It is always interesting and important to read about Germany and its history.Usually we concentrate on World War II and the evil that arose from German leaders. But there is another side of that country that is connected to a peaceful people, the plain people, the Pennsylvania Dutch.My grandmother, maiden name Wagner,was of German ancestry as are 17% of Americans today, the largest ethnic group in the country.In 1946, she gave my father a book, The Story of the Pennsylvania Dutch (1943)for his birthday. It is a book with wonderful, colorful drawings on each page and looking/reading it as a little girl was one of my favorite things to do. Leafing through it this morning after reading your column, brings back memories and facts I have forgotten.

Devastated, persecuted and impoverished by Europe's Thirty Years War, they came to America, specifically Pennsylvania, at the invitation of William Penn, tamed the frontier and settled in the promised land with some of the richest soil in America. They originated the Conestoga wagon , named after the Conestoga Indians, which played a prominent place in the settlement of the west. And during the American Revolution, Dutch farmers drove them through enemy lines at Valley Forge bringing food and supplies to Washington's starving army.

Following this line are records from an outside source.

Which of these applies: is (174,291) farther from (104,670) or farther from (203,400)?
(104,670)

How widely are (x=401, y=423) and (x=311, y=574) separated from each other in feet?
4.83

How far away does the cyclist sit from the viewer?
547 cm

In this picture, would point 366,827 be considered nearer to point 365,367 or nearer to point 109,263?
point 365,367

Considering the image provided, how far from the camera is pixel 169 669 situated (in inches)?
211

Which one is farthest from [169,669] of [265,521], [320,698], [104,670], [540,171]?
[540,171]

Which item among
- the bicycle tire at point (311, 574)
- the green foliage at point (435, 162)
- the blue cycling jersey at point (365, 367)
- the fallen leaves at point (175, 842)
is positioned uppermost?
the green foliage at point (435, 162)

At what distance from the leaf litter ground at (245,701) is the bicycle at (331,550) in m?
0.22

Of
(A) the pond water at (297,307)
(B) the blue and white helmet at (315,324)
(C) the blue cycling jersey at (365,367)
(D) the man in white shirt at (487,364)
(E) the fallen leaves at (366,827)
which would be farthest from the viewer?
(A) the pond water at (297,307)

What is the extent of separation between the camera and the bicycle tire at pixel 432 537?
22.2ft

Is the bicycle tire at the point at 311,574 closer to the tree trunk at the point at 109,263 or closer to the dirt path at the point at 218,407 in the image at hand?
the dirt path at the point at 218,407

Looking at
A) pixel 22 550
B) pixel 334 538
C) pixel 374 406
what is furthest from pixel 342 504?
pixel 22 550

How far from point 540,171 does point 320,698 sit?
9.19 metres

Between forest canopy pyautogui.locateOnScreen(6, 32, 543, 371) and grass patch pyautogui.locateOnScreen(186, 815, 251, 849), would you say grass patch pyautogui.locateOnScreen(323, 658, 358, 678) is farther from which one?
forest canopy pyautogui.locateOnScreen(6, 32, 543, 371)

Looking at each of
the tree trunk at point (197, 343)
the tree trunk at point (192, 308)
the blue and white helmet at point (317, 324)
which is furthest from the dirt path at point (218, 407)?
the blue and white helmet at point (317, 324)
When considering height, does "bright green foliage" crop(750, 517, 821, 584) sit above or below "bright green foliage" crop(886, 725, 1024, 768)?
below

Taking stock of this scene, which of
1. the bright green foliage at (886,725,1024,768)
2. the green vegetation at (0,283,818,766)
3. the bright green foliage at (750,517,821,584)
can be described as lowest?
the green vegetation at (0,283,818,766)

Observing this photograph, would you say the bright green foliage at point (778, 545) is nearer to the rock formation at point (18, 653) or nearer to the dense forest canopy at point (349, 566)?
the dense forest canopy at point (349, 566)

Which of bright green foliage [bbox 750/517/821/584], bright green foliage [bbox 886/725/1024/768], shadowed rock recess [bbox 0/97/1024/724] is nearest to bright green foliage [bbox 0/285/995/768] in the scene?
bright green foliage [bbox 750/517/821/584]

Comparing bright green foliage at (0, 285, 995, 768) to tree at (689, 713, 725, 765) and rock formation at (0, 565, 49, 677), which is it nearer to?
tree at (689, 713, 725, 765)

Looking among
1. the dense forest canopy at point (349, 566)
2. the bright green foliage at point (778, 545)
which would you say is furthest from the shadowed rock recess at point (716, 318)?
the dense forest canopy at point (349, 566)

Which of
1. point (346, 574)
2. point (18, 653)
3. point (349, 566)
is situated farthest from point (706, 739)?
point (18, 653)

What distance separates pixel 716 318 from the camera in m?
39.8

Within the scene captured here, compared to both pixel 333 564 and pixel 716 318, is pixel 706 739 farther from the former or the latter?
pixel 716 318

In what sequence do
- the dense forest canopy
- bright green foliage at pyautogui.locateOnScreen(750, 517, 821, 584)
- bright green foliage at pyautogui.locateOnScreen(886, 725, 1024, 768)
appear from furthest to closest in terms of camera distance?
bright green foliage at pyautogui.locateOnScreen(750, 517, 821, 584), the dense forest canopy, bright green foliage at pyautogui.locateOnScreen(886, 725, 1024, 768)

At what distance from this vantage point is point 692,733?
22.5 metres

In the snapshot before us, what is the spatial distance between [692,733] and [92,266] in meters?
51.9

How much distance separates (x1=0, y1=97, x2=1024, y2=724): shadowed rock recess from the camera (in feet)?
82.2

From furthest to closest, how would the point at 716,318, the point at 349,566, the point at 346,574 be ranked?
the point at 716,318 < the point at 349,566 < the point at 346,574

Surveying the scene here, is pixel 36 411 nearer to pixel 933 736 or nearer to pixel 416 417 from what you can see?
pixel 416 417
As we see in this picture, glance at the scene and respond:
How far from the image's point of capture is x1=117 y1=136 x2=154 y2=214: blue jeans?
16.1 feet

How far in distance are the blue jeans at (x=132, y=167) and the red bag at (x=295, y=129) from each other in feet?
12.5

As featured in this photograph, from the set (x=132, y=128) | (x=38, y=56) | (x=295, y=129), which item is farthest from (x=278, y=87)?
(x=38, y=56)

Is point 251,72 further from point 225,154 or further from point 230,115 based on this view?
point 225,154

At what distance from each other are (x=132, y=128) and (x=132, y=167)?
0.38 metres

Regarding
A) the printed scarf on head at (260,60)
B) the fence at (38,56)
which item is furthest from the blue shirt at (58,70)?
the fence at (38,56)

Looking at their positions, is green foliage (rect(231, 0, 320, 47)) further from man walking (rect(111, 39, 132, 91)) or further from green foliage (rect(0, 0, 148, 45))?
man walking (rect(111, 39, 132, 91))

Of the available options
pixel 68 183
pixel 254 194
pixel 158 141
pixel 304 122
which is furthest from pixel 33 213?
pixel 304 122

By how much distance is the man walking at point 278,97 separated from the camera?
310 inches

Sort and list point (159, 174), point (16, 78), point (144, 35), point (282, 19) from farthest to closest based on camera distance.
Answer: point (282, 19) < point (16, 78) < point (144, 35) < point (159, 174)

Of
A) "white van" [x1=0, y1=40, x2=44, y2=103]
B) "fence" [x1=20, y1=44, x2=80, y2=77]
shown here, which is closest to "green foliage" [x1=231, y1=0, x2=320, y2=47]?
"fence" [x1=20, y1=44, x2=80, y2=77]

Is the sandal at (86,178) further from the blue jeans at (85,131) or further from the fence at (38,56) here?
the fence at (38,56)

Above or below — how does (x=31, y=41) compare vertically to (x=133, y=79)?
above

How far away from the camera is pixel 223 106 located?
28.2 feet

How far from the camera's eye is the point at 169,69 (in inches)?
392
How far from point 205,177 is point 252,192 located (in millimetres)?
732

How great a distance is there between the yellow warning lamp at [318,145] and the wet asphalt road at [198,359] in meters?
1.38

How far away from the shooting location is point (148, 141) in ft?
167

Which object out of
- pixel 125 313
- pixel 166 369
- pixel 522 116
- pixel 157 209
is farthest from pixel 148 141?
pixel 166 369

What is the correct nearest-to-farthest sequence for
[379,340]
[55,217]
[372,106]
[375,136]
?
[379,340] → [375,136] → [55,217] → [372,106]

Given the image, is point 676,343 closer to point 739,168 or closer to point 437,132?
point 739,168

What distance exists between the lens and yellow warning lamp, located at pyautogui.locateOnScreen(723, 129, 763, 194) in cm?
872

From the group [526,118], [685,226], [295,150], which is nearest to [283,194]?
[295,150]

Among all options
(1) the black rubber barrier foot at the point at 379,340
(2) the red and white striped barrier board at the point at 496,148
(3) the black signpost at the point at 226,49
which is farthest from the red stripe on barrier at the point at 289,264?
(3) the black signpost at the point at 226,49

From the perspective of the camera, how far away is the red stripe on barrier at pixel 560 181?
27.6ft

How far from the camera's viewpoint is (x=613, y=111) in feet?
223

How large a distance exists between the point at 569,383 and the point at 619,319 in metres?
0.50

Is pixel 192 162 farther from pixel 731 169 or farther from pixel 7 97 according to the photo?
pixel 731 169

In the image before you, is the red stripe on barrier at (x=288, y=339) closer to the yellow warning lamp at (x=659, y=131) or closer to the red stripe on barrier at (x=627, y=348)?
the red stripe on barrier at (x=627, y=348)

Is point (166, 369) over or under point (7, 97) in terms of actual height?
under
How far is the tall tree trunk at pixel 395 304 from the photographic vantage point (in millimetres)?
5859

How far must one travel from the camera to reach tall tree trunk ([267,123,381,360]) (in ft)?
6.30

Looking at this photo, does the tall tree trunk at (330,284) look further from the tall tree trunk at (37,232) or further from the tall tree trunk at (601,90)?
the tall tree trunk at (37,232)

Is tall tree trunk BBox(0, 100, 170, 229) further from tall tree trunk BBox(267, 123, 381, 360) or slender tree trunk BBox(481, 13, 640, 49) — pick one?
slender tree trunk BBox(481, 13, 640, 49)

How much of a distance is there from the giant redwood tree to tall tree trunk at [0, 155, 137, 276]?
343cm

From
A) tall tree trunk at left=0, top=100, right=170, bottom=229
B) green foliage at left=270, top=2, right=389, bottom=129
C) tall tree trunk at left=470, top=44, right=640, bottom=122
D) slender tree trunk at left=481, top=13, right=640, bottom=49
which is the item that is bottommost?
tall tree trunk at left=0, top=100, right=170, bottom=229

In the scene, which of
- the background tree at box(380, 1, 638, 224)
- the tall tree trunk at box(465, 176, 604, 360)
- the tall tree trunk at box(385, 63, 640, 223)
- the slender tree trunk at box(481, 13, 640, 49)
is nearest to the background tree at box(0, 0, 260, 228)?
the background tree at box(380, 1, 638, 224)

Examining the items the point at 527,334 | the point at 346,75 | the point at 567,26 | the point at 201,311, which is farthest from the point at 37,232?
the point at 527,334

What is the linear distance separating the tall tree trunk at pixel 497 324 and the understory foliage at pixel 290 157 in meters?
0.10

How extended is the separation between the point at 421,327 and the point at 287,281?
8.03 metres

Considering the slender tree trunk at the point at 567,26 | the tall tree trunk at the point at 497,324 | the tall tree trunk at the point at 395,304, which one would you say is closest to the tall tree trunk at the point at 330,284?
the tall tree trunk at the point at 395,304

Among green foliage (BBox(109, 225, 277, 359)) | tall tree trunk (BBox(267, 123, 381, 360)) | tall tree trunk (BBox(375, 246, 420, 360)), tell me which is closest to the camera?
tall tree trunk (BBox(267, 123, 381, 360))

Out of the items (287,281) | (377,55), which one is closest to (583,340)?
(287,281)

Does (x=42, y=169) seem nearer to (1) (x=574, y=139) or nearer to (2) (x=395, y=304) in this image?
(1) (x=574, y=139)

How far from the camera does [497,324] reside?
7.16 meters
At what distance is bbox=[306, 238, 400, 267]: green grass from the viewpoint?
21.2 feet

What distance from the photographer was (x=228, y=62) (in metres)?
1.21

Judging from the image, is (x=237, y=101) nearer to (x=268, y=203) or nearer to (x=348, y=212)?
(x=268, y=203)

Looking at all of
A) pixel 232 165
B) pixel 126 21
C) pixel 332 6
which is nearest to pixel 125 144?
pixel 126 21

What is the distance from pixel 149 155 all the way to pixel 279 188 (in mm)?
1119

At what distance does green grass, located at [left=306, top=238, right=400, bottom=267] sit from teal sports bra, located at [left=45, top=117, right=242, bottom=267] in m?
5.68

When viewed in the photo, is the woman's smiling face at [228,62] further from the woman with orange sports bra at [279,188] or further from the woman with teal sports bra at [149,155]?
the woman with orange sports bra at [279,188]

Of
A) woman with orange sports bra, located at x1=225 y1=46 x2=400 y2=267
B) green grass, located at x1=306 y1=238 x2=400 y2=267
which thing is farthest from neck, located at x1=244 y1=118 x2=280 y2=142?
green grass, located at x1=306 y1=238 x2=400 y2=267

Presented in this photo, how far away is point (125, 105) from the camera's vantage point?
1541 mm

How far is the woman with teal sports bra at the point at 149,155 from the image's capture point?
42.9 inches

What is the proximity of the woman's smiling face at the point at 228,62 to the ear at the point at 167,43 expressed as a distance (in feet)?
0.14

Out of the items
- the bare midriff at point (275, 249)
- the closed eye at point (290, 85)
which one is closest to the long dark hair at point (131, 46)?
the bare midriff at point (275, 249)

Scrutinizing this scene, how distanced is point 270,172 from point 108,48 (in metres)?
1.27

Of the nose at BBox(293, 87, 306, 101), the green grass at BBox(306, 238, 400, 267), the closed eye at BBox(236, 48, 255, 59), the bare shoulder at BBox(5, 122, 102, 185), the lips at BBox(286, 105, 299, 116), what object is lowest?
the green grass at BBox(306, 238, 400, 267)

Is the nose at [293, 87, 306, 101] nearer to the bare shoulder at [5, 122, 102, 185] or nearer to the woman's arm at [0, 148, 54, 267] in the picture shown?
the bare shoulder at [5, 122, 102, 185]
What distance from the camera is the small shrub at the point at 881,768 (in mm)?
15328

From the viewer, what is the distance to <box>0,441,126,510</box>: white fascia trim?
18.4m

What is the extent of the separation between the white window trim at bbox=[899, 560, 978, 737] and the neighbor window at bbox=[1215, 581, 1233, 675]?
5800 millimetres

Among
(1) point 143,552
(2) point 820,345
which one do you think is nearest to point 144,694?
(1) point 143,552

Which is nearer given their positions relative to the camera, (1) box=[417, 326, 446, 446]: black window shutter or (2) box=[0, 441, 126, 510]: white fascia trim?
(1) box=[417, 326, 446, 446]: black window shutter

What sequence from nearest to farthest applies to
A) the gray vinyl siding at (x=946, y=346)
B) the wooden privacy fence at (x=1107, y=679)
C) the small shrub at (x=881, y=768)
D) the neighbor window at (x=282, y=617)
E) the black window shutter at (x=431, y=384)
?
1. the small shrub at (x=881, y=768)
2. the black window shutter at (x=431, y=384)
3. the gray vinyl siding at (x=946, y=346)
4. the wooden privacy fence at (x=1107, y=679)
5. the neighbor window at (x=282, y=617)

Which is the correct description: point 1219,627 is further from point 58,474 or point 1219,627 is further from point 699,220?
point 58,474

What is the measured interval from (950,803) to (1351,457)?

Drivers wore high topped "stogie" boots and had long cigars in their mouths, thus, are cigars called stogies. They always walked on the left side of the wagon which led to the American way of passing approaching traffic on the right rather than the British left

A man named Christopher Sauer built a printing press, and in 1743. produced the first American edition of the Bible in a European language.The only one used before was an Indian bible printed 80 years before.

They have their own dialect-Go the road up, tie the cow loose. I have a switch plate painted black with colorful tiny tulips and a Dutch dressed man on it with the words Outen The Lights. I have little figurines of Dutch dressed children, one sits a little school desk, a little girl swings on one made of metal and wire. Plus a couple of little cows and a tiny decorated clothes iron.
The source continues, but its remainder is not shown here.